Kutipan Teks:

===

Ah, tapi saya (mencoba berapologi) tak sedikitpun merasa berdosa saat pergi ke tempat-tempat ibadat itu. Sangat excited malah. Tak ada suara-suara berisik dalam diri saya yang terus mengingatkan seperti bila saya harus melakukan sesuatu yang bertentangan dengan nurani saya.
Buat saya, pertanyaan hakiki yang layak muncul berkaitan dengan perilaku “sinkritisme suka-suka” saya dalam beragama adalah; ”Apakah tuhan-tuhan yang telah saya kunjungi di klenteng, gereja-gereja dan katedral, mushalla dan mesjid-mesjid itu adalah tuhan yang berbeda?”
(Hm, saya belum punya kesempatan mengunjungi sinagoge. Kalau ada tawaran untuk bisa pergi langsung ke Jerussalem dan ikut merintih di tembok ratapan, boleh juga.. :))
Pertanyaan hakiki lainnya berkaitan dengan agama seperti yang pernah diajukan seorang teman suatu ketika. Saat kami terjebak dalam kemacetan lalu lintas sementara Jakarta dihantam hujan badai. Setelah ngobrol ngalor-ngidul dan selingan sumpah serapah mengutuk kemacetan yang makin menggila, tiba-tiba ia bertanya, ”Sebenarnya apa sih fungsi agama?”
Sebuah pertanyaan klasik. Nietzsche telah melakukannya dengan membuat metafora orang gila yang berlari-lari di tengah pasar dengan obor di tangan untuk mencari (dan membunuh) Tuhan. Atau Marx yang mengkritik agama sebagai wahana alienasi manusia dan alat penindas dari penguasa.

===

Daftar Tugas:
1. Tolong tulis ulang bagian kutipan teks, mulai dari "Pertanyaan hakiki lainnya" sampai dengan "penindas dari penguasa.".
2. Dalam kutipan teks, Marx mengkritik agama sebagai apa?

Bahan yang Diberikan:

===

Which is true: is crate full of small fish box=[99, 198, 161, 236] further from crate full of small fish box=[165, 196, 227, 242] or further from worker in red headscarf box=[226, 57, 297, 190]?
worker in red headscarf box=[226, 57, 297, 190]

===

Hasil:
1.
Pertanyaan hakiki lainnya berkaitan dengan agama seperti yang pernah diajukan seorang teman suatu ketika. Saat kami terjebak dalam kemacetan lalu lintas sementara Jakarta dihantam hujan badai. Setelah ngobrol ngalor-ngidul dan selingan sumpah serapah mengutuk kemacetan yang makin menggila, tiba-tiba ia bertanya, ”Sebenarnya apa sih fungsi agama?”
Sebuah pertanyaan klasik. Nietzsche telah melakukannya dengan membuat metafora orang gila yang berlari-lari di tengah pasar dengan obor di tangan untuk mencari (dan membunuh) Tuhan. Atau Marx yang mengkritik agama sebagai wahana alienasi manusia dan alat penindas dari penguasa.

2. Sebagai wahana alienasi manusia dan alat penindas dari penguasa.